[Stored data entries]
== Segment start ==

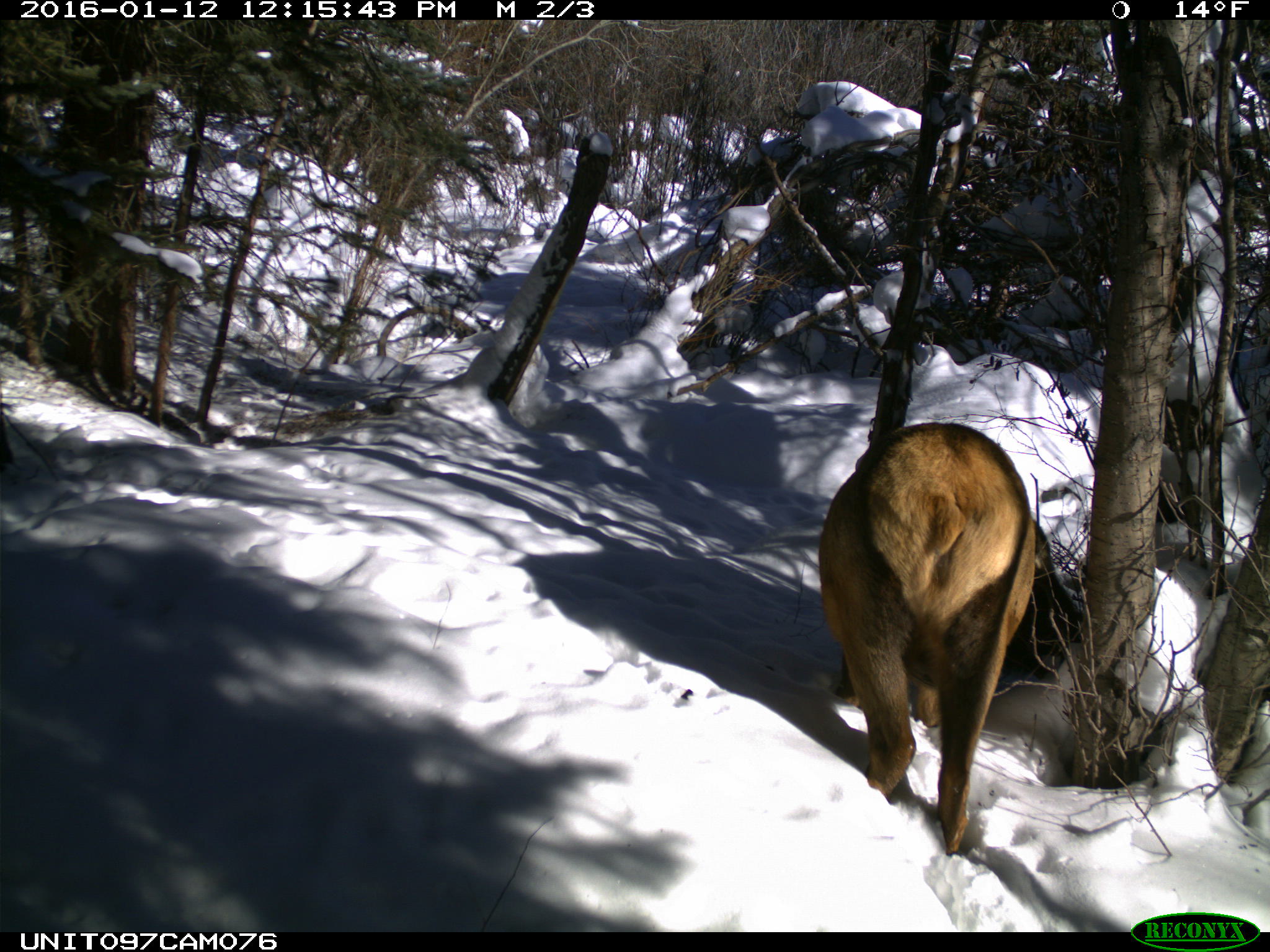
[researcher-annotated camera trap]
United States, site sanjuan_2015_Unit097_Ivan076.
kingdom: Animalia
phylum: Chordata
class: Mammalia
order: Artiodactyla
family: Cervidae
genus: Cervus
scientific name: Cervus elaphus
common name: red deer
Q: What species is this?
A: Cervus elaphus (red deer).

== Segment end ==

- _Task_
Omitting all pictures, reproduce the records above in their entirety.

- _Result_
[researcher-annotated camera trap]
United States, site sanjuan_2015_Unit097_Ivan076.
kingdom: Animalia
phylum: Chordata
class: Mammalia
order: Artiodactyla
family: Cervidae
genus: Cervus
scientific name: Cervus elaphus
common name: red deer
Q: What species is this?
A: Cervus elaphus (red deer).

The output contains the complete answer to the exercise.